14 of the best Bernie memes and why I love 'em. Hint: it's not what you think

14 of the best Bernie memes and why I love 'em. Hint: it's not what you think

Keep those Bernie memes coming!

I love those doctored photos appearing on social media of a grumpy-faced Bernie Sanders sitting on a metal folding chair, donning a mask, heavy winter jacket and a cute pair of wooly mittens (made of recycled materials).

He looks as though he's a bored, cold husband waiting for his wife to finish shopping at Walmart.


As most of you know, the photo was originally taken at the presidential inauguration. Since then, it's been photoshopped time and time and time again, putting Bernie in a never-ending array of incongruent places and situations.

He's selling girl scout cookies.


He's on the moon next to the American flag.


At a fashion show, wedged in between Queen Elizabeth and Anna Wintour, the editor-in-chief of "Vogue Magazine."

On a TV news anchor desk. In a boxing ring with a young, buff Muhammad Ali. On "The Dating Game" with three hotties.

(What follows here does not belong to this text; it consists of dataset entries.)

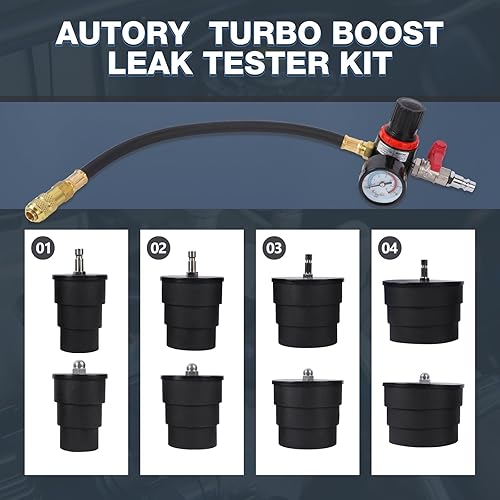 AUTORY TURBO BOOST LEAK TESTER KIT

01

02

03

04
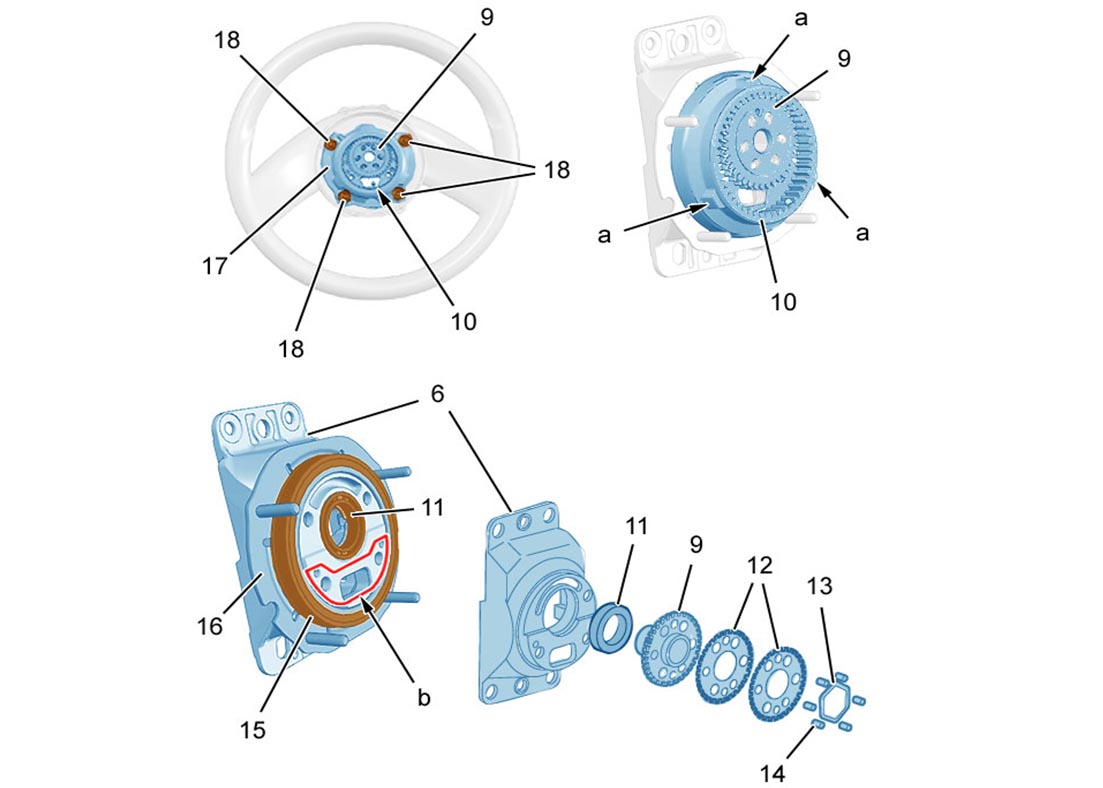 18
9
18
17
18
10
a
9
a
a
10
6
11
16
15
b
11
9
12
13
14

In a beauty parlor. On a roller coaster.  Attending my Facebook friend's wedding.  With the the cast of the "Golden Girls" and "Seinfeld" and "Friends."




He appears with Forrest Gump on a park bench and in "Star Wars" scenes.


Playing chess with the actress in "The Queen's Gambit."


At the beach with Chris Christie.


At an art gallery


and inserted into famous works of art such as Edward Hopper's painting "Nighthawks."



He's perched on a steel beam 69 floors above New York City in the iconic black and white photo from 1932.


And, my personal favorite, Bernie "Dibs" Sanders with his tush parked in a shoveled-out parking space on a snowy street in Chicago.


Yes, I love 'em all. Not so much because they are cute and clever and ridiculously funny. All of which is true. It's because of what they represent-- a certain lightness in the air. Since the inauguration, it's as if a 500-ton weight has been lifted from many of our collective hearts.

It feels like a return to normalcy, back to a time when we could be silly on social media instead of constantly outraged by the daily dose of something awful tasting that Trump did or said.

It's still the honeymoon period for Biden. Most likely, it won't last long. But for now, let's enjoy it. Take a deep breath. Exhale. It feels pretty, pretty, pretty good.